Mar 23 2014

Changing the Frame to Mass Criminalization…

I appreciate this article by Debra Small for many reasons (and not primarily because I am quoted in it).

The main reason that I find it useful and insightful is that Small calls for a reframing & refocusing of the movement to end ‘mass incarceration’ toward one that seeks to end ‘mass criminalization.’ This is something that I have started to do myself particularly in the past couple of years. For example, I recently facilitated a workshop about the criminalization of black girls that sought to address the myriad ways that black girls are funneled through the criminal punishment system (not limited to their incarceration).
These two sections of Small’s article particularly resonated with me:

For me, the problem is in framing the issue as dismantling ‘mass incarceration.’ There’s no disputing that the U.S. incarceration rate is a human rights disaster. We have the highest incarceration rate in the world, except for the island nation of Seychelles. It has become an international embarrassment for the U.S., in much the same way that legal racial segregation was in the 1950s and ‘60s. African Americans learned the hard way that dismantling legal segregation and discrimination was not the same as dismantling racism and the institutions that support it — politically, socially and economically. Similarly, ending the ‘war on drugs’ will not significantly change the circumstances of communities that have been historically victimized by racially biased drug law enforcement. The frame of ending mass incarceration is great for educating people about the consequences of the war on drugs, but the frame we should use to guide policy reform is ending mass criminalization.

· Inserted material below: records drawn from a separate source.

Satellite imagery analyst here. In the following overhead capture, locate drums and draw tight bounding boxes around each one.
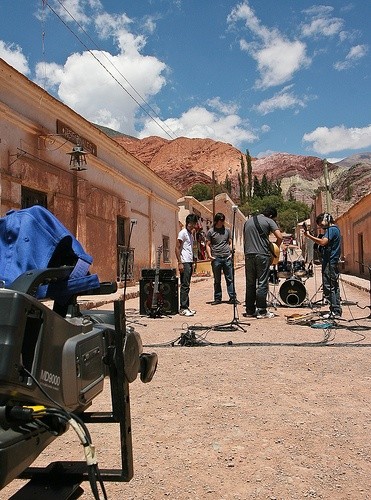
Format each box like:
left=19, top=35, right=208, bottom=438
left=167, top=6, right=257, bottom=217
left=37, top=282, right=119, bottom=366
left=293, top=260, right=307, bottom=276
left=292, top=268, right=313, bottom=278
left=268, top=269, right=280, bottom=286
left=277, top=260, right=293, bottom=279
left=287, top=275, right=303, bottom=282
left=279, top=279, right=307, bottom=307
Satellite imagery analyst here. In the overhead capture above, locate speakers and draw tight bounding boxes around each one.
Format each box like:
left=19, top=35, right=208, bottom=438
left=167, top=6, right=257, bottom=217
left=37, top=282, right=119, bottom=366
left=140, top=276, right=179, bottom=315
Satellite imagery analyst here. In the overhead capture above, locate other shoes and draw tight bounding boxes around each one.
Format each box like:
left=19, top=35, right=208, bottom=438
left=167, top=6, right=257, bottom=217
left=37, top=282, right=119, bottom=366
left=229, top=298, right=239, bottom=303
left=323, top=312, right=340, bottom=318
left=211, top=301, right=221, bottom=305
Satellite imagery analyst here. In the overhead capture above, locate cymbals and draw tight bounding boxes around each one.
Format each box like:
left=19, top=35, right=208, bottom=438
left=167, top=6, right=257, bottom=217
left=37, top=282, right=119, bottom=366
left=281, top=244, right=300, bottom=249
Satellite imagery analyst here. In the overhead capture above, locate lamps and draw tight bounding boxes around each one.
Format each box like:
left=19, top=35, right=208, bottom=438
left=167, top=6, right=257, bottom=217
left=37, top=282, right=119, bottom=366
left=34, top=133, right=88, bottom=172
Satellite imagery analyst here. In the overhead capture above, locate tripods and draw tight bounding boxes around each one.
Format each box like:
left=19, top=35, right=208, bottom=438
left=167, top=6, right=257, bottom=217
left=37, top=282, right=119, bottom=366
left=309, top=218, right=347, bottom=326
left=213, top=212, right=250, bottom=333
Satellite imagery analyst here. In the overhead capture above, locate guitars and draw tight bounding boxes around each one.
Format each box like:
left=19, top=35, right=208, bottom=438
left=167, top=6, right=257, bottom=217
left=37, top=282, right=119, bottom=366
left=269, top=242, right=280, bottom=266
left=147, top=244, right=165, bottom=313
left=302, top=221, right=325, bottom=265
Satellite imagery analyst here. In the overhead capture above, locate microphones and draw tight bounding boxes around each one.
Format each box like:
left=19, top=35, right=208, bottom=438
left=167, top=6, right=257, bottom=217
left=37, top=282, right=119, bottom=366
left=324, top=214, right=331, bottom=221
left=232, top=205, right=238, bottom=212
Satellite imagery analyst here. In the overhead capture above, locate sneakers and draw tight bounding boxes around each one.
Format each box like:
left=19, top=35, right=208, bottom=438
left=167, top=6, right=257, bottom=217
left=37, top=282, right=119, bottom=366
left=257, top=312, right=274, bottom=318
left=190, top=311, right=196, bottom=314
left=246, top=309, right=257, bottom=316
left=180, top=308, right=194, bottom=316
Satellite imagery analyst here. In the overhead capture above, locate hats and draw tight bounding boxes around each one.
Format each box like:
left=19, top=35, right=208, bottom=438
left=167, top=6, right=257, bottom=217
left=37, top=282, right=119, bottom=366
left=0, top=205, right=100, bottom=300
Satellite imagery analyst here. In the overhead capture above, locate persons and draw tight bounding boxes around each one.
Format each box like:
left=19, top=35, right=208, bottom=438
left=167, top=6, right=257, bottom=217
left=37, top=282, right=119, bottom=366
left=206, top=213, right=240, bottom=305
left=305, top=213, right=342, bottom=318
left=243, top=207, right=282, bottom=319
left=175, top=214, right=198, bottom=317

Mass incarceration is one outcome of the culture of criminalization. Criminalization includes the expansion of law enforcement and the surveillance state to a broad range of activities and settings: zero tolerance policies in schools that steer children into the criminal justice system; welfare policies that punish poor mothers and force them to work outside of the home; employment practices that require workers to compromise their basic civil liberties as a prerequisite for a job; immigration policies that stigmatize and humiliate people while making it difficult for them to access essential services like health care and housing. These and similar practices too numerous to list fall under the rubric of criminalization.

The whole article is worth your time and consideration. Read it here. When folks are discussing ‘reform,’ we don’t all mean the same thing. I’ll be writing more about this new era of ‘reform’ in the coming weeks and months.